Gib aus dem Text über den Nachweis winziger Schadstoffspuren unten die Stelle zwischen „(pte, 7. Mai“ und „die Verhältnisse stimmen.“ wörtlich wieder, beide Grenzen eingeschlossen.

* _LESETEXT_:
»»

Die Neuerfindung wird auf der Analytica http://www.analytica- world.com, der Weltfachmesse für Analytik, die vom 11. bis zum 14. Mai in München stattfindet, präsentiert.
(pte, 7. Mai 2004)

Die Analysenmethoden, die auf dieser Fachmesse vorgestellt werden, sind so empfindlich, daß beispielsweise ein einziges Dioxinmolekül (der derzeit wohl giftigste Umweltschadstoff) in einer Billion Wassermolekülen nachgewiesen werden könnte. Bemüht man hierfür den Vergleich mit der sprichwörtlichen Nadel im Heuhaufen, so müßte der Heuhaufen schon die Ausmaße eines Berges haben, damit die Verhältnisse stimmen.

Angesichts solcher Größenverhältnisse fragt man sich zwangsläufig nach dem Aussagewert solcher Untersuchungen. Ein anderer häufig aufgeführter Vergleich mit dem gleichzeitig die Belanglosigkeit dieser Analysen deutlich gemacht werden sollen, ist der berühmte Zuckerwürfel im Bodensee, der sich im Geschmack des Wassers nicht im Geringsten widerspiegelt.

Was allerdings die beiden Hormone EE2 und auch das natürliche Östrogen 17ß-Östradiol (E2) betrifft, für die Rudolf J. Schneider vom Bonner Institut für Pflanzenernährung zusammen mit seiner Mitarbeiterin Therese Hintemann und dem Unternehmen quo data ein Gerät entwickelt hat, das beide Wirkstoffe auch noch in winzigen Spuren nachweisen kann, so muß man wissen, daß diese Substanzen auch noch in unvorstellbar kleinen Konzentrationen von weniger als einem Milliardstel Gramm pro Liter wirksam werden.

In Versuchen an Regenbogenforellen zeigten bereits Konzentrationen von 0,5 Nanogramm EE2 im Liter Wasser erste Auswirkungen auf die Nachkommenzahl.
(SZ, 23. Juli 2002)

««

* _ANGEZEIGTE DATEN_:
»»

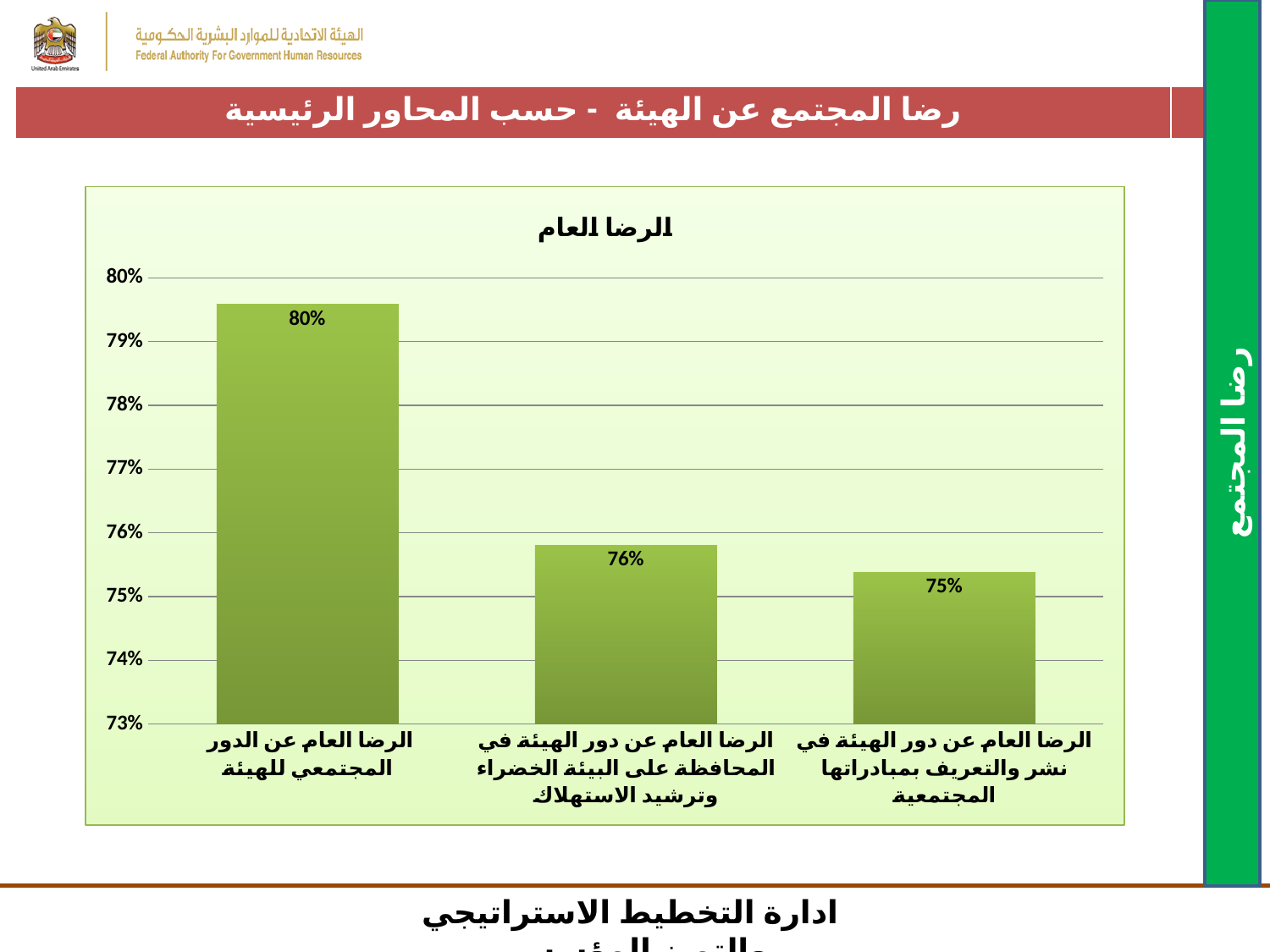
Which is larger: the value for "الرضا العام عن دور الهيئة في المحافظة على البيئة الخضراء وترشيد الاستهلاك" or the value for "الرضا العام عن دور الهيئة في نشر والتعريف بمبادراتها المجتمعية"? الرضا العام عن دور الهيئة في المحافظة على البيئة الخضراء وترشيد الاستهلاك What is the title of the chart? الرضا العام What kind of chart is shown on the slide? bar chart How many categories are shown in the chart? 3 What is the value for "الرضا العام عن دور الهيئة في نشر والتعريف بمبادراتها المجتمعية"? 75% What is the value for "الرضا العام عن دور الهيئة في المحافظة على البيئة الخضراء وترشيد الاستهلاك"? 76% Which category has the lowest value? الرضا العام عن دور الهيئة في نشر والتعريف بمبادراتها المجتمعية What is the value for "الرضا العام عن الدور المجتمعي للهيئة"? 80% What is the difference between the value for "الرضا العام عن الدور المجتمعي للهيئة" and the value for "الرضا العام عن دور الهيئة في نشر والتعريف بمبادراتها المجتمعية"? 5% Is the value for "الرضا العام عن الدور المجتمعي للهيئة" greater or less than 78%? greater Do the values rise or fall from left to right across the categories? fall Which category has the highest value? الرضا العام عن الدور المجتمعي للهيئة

««

* _LÖSUNG_:
(pte, 7. Mai 2004)

Die Analysenmethoden, die auf dieser Fachmesse vorgestellt werden, sind so empfindlich, daß beispielsweise ein einziges Dioxinmolekül (der derzeit wohl giftigste Umweltschadstoff) in einer Billion Wassermolekülen nachgewiesen werden könnte. Bemüht man hierfür den Vergleich mit der sprichwörtlichen Nadel im Heuhaufen, so müßte der Heuhaufen schon die Ausmaße eines Berges haben, damit die Verhältnisse stimmen.